→ PROBLEM DETAILS
Turn the lines of all the items below into a single numbered list, skipping blank lines and omitting the pictures.

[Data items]
● ● ● ● ●

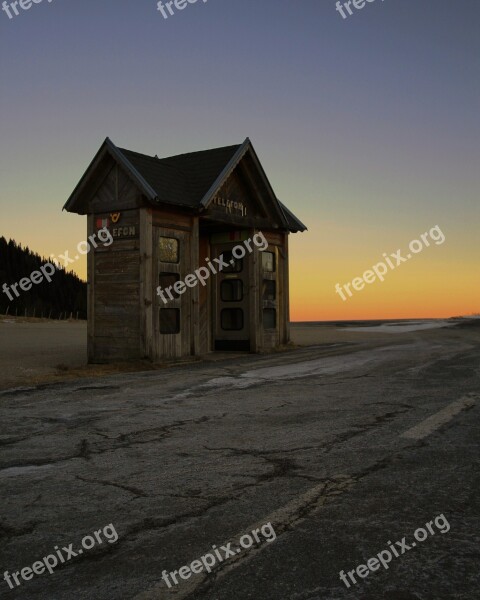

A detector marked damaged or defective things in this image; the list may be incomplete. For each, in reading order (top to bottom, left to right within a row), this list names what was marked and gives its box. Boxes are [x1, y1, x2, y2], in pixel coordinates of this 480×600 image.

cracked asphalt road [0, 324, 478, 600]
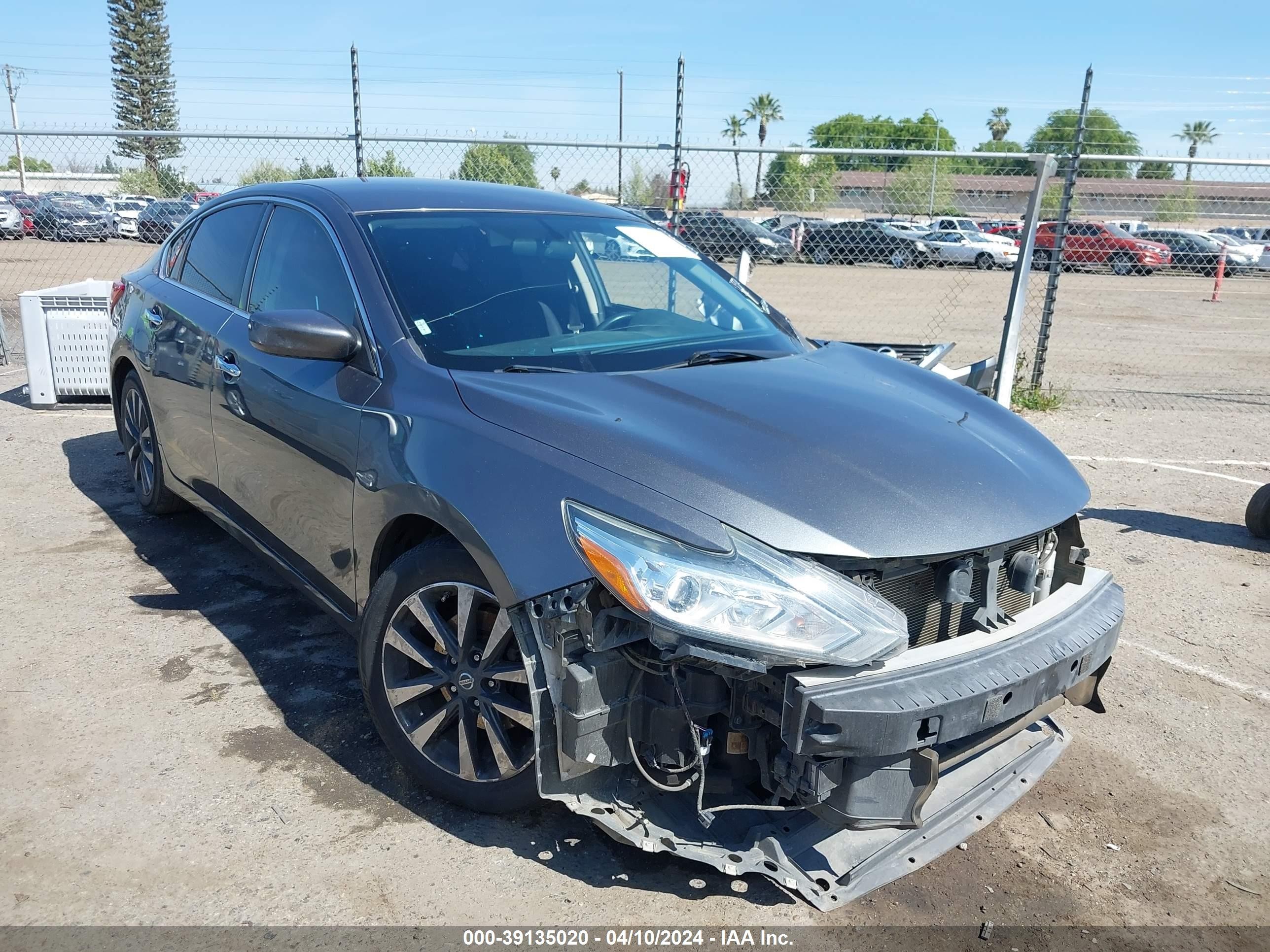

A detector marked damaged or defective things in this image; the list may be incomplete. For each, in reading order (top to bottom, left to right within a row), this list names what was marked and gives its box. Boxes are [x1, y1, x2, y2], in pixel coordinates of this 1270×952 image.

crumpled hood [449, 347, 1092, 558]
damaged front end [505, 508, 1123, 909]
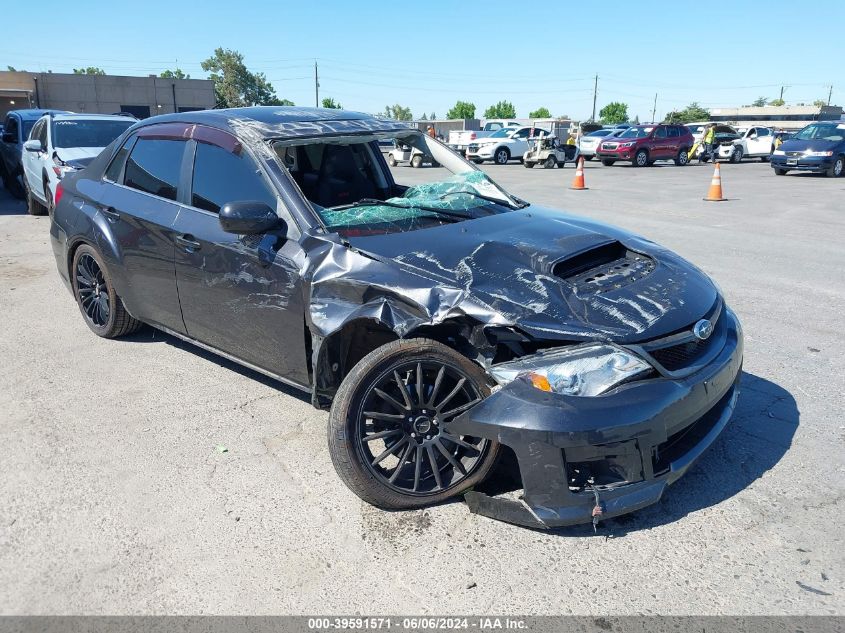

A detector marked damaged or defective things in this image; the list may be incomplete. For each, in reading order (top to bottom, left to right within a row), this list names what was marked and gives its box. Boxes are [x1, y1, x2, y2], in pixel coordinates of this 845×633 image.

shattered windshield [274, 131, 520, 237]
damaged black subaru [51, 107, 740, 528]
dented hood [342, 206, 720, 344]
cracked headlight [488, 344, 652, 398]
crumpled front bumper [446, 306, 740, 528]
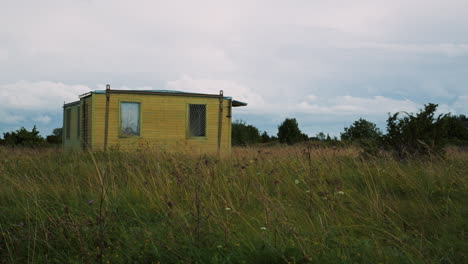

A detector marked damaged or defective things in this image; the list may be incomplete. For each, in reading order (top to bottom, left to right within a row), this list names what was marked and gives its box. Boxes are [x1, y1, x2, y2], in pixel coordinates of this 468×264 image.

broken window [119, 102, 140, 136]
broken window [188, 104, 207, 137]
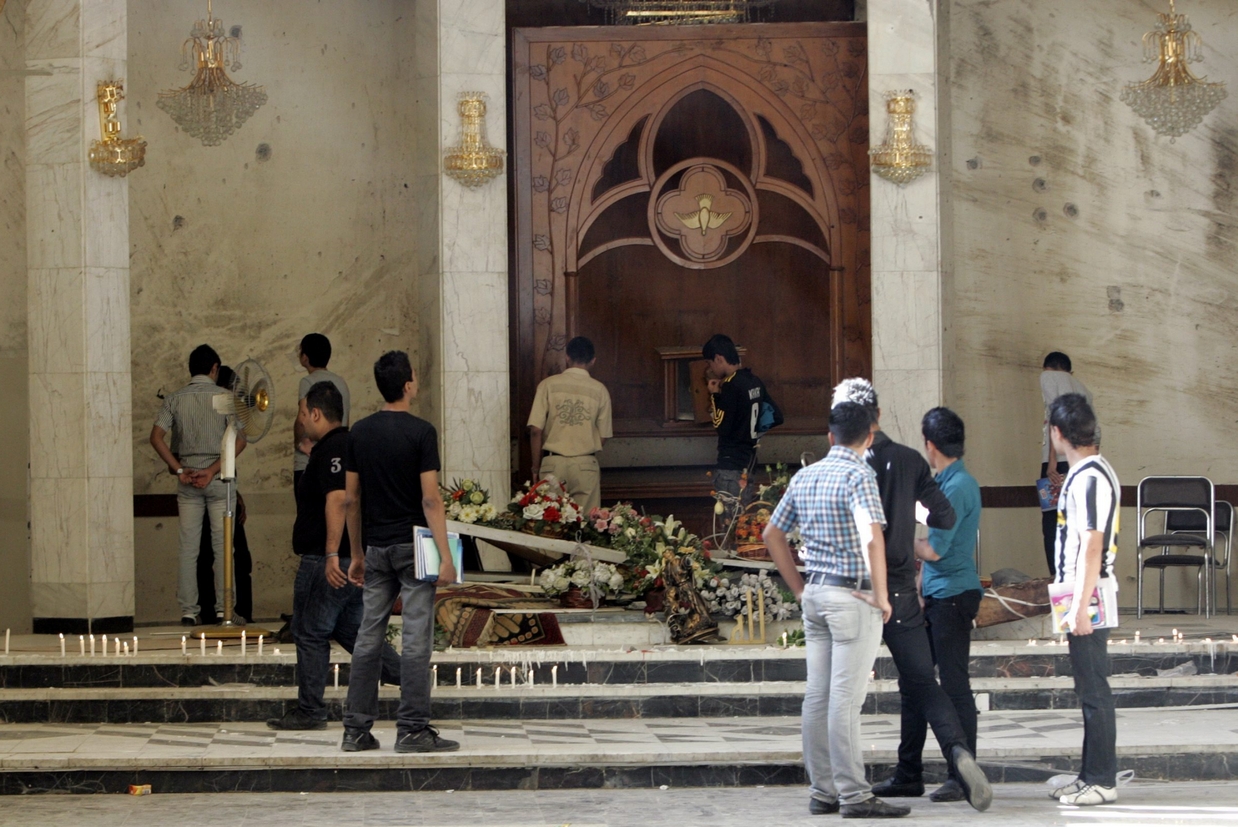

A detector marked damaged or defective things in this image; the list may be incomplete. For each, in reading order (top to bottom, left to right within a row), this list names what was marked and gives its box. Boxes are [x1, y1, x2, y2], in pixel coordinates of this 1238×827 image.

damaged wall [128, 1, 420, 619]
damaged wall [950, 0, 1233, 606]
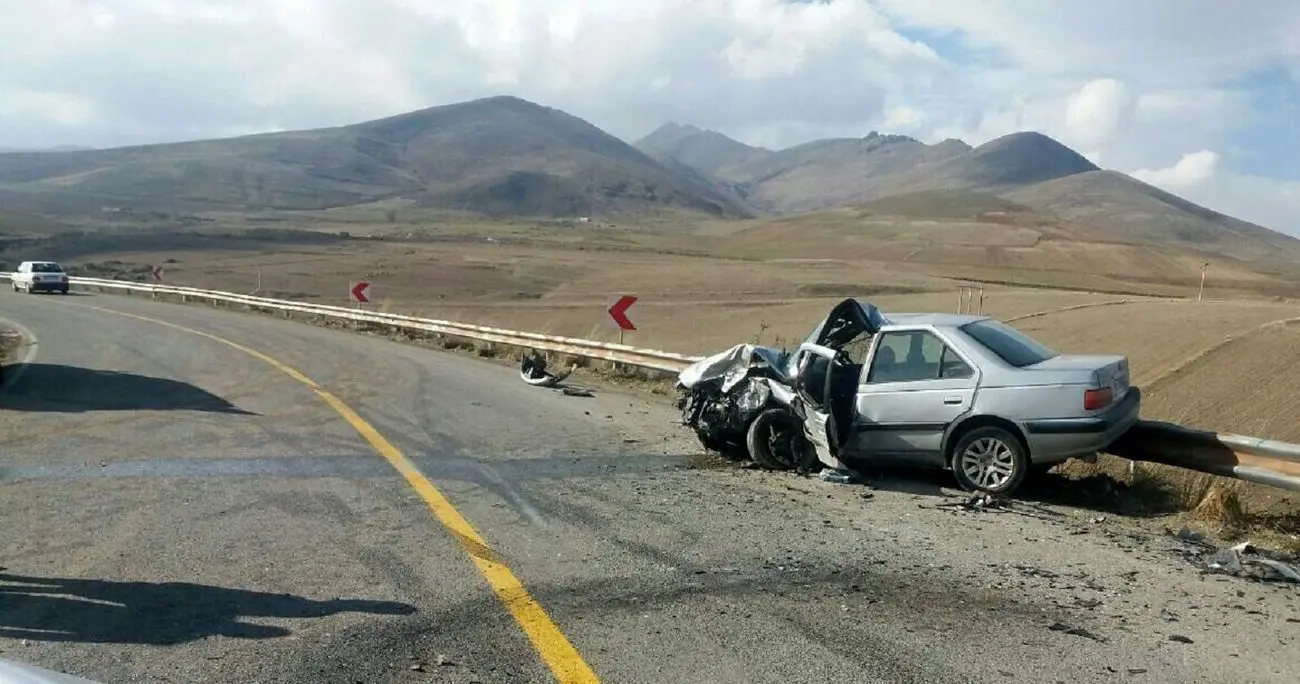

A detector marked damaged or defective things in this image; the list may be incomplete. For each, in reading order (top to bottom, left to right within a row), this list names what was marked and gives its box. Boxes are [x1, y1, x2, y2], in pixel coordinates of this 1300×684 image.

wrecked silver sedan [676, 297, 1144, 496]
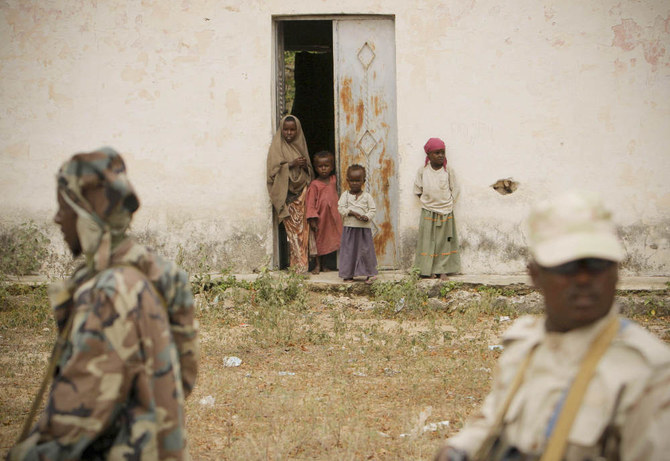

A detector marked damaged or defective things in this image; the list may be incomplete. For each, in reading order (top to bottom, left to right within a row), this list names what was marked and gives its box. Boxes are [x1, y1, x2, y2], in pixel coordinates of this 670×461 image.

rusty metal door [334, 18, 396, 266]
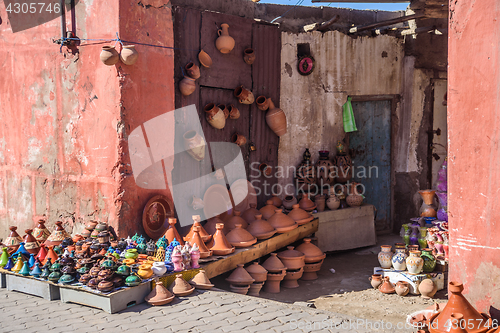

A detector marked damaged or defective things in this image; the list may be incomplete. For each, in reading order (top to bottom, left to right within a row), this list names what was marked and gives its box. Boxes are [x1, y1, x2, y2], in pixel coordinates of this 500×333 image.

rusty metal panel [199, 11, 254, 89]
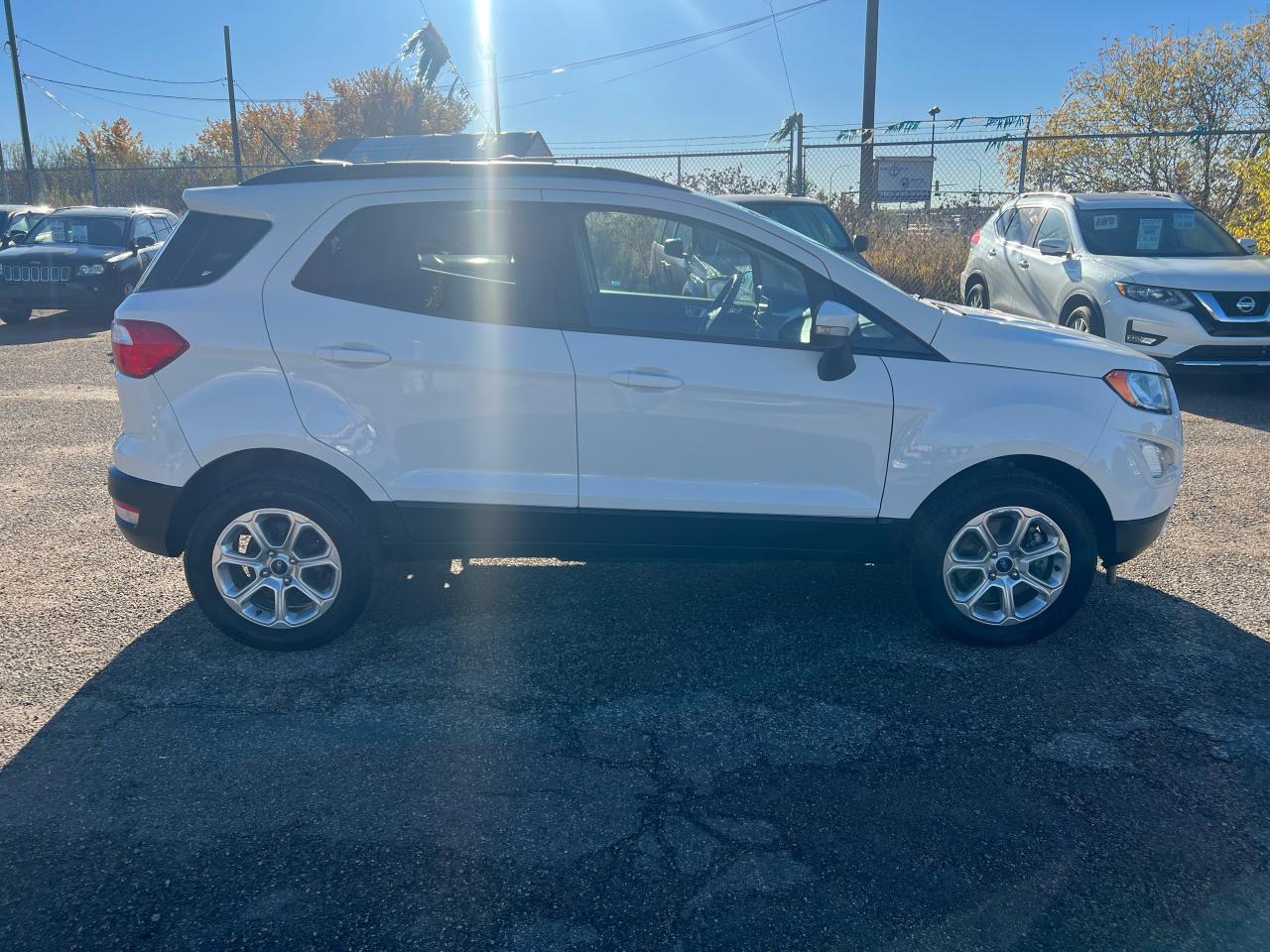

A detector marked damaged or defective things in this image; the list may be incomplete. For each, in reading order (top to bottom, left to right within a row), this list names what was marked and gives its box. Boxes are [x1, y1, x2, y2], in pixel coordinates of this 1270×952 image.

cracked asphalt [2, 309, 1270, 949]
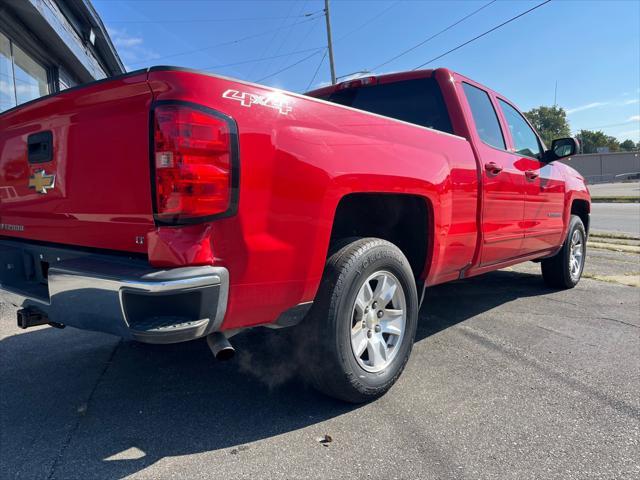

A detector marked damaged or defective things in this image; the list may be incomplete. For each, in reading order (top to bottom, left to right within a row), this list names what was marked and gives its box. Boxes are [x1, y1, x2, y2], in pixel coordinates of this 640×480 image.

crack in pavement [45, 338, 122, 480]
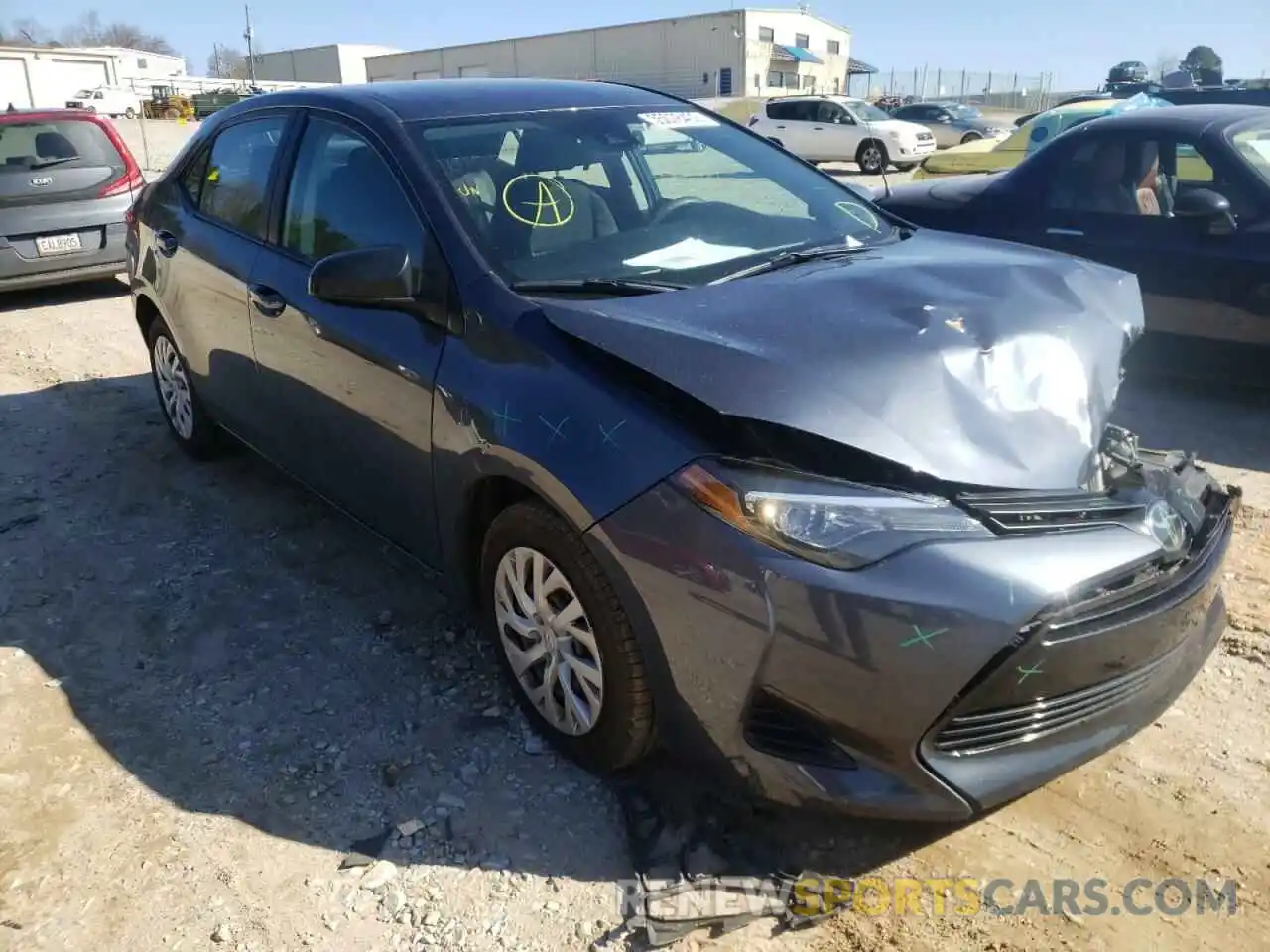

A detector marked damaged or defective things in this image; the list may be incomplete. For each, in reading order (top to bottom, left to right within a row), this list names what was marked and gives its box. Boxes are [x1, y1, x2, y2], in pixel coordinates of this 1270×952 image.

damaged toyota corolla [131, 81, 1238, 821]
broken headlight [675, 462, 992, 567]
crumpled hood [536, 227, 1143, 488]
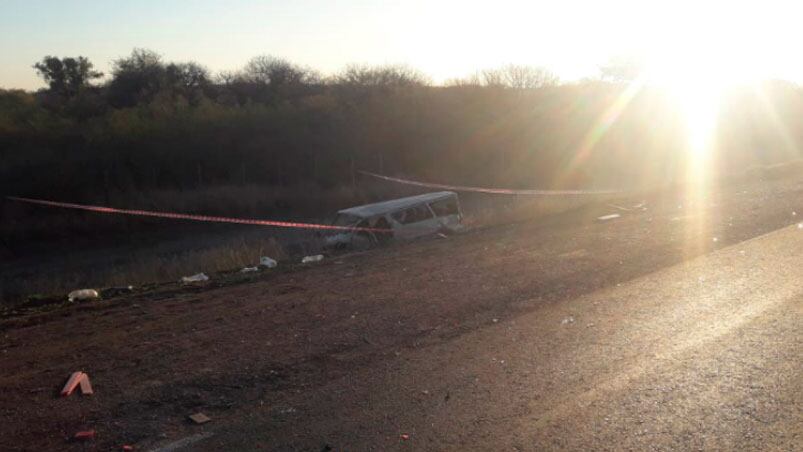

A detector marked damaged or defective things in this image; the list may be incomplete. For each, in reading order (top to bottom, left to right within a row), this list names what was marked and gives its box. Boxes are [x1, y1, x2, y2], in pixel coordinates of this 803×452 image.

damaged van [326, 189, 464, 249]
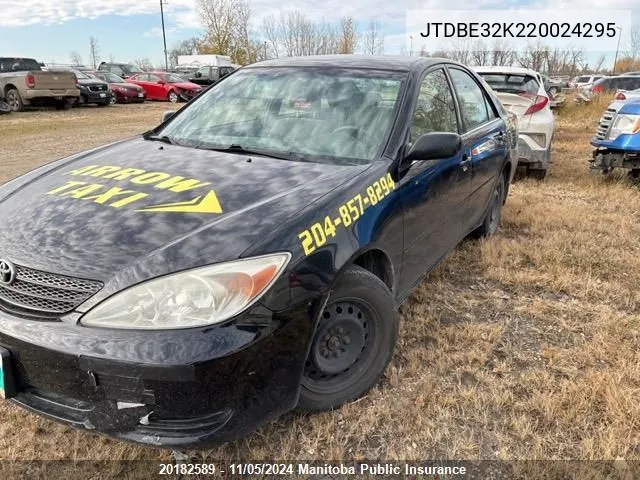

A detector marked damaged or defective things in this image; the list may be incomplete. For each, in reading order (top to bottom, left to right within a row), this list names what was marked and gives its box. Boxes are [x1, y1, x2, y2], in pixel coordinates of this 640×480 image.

● ● ● ● ●

→ PROBLEM SOLUTION
1. A detector marked damaged or defective things in this image; the list may be incomplete. For each, in reading order (top to bottom, left to right within a row), this list names what was marked and gives its box. Boxes are [x1, y1, x2, y2], in pixel coordinates of this 480×600 image.
2. cracked asphalt road [0, 324, 478, 600]
3. A detector marked damaged or defective things in this image; the list may be incomplete. For each, in reading order (top to bottom, left to right within a row), this list names what was marked and gives its box. Boxes are [x1, y1, x2, y2], in pixel coordinates of this 1270×952 image.
4. crumpled hood [449, 347, 1092, 558]
5. damaged front end [505, 508, 1123, 909]
6. A detector marked damaged or defective things in this image; the list may be incomplete. For each, in reading order (top to bottom, left to right within a row), this list names what was marked and gives its box. Boxes are [x1, y1, x2, y2], in pixel coordinates of this 845×633 image.
7. shattered windshield [274, 131, 520, 237]
8. damaged black subaru [51, 107, 740, 528]
9. dented hood [342, 206, 720, 344]
10. cracked headlight [488, 344, 652, 398]
11. crumpled front bumper [446, 306, 740, 528]
12. A detector marked damaged or defective things in this image; the list may be incomplete. For each, in reading order (top to bottom, left to right within a row), this list names what was marked and gives its box. Boxes are [x1, y1, x2, y2], in pixel coordinates of this 468×264 image.
13. broken window [119, 102, 140, 136]
14. broken window [188, 104, 207, 137]
15. A detector marked damaged or defective things in this image; the list may be incomplete. For each, in reading order (top to bottom, left to right within a row), this list names what was marked and gives its box. Boxes are [x1, y1, x2, y2], in pixel coordinates of this 1238×827 image.
16. damaged wall [128, 1, 420, 619]
17. damaged wall [950, 0, 1233, 606]
18. A detector marked damaged or defective things in this image; the list may be incomplete. For each, in reading order (top to bottom, left to right within a row), this list names what was marked and gives its box. Boxes are [x1, y1, x2, y2], in pixel coordinates of this 1300×684 image.
19. wrecked silver sedan [676, 297, 1144, 496]
20. A detector marked damaged or defective things in this image; the list may be incomplete. For each, in reading order (top to bottom, left to right within a row), this list names what was marked and gives its box. Boxes are [x1, y1, x2, y2], in pixel coordinates of this 670×461 image.
21. rusty metal door [334, 18, 396, 266]
22. A detector marked damaged or defective things in this image; the list may be incomplete. For each, in reading order (top to bottom, left to right within a row), this list names what was marked and gives its box. Boxes are [x1, y1, x2, y2], in pixel coordinates of this 500×333 image.
23. rusty metal panel [199, 11, 254, 89]
24. A detector marked damaged or defective things in this image; the list may be incomplete. For each, in reading order (top to bottom, left to right within a row), this list names what was marked and gives its box. Boxes are [x1, y1, x2, y2], in pixel coordinates of this 1270×952 image.
25. cracked asphalt [2, 309, 1270, 949]
26. A detector marked damaged or defective things in this image; the list may be incomplete. For each, in reading order (top to bottom, left to right within a row), this list names what was marked and gives its box. Boxes are [x1, y1, x2, y2], in pixel coordinates of this 640×480 image.
27. crack in pavement [45, 338, 122, 480]
28. A detector marked damaged or defective things in this image; the list may be incomplete. For each, in reading order (top to bottom, left to right within a row), this list names what was marked and gives its box. Boxes are [x1, y1, x2, y2], in pixel coordinates of this 1270×952 image.
29. damaged toyota corolla [131, 81, 1238, 821]
30. broken headlight [675, 462, 992, 567]
31. crumpled hood [536, 227, 1143, 488]
32. A detector marked damaged or defective things in this image; the list may be incomplete. For each, in reading order (top to bottom, left to right within a row), this list names what was marked and gives its box. Boxes are [x1, y1, x2, y2], in pixel coordinates of this 803×452 image.
33. damaged van [326, 189, 464, 249]
34. A detector marked damaged or defective things in this image; the list may be incomplete. For each, in reading order (top to bottom, left to right within a row), this list names what was marked and gives its box. Boxes are [x1, y1, x2, y2], in pixel coordinates of this 640×480 image.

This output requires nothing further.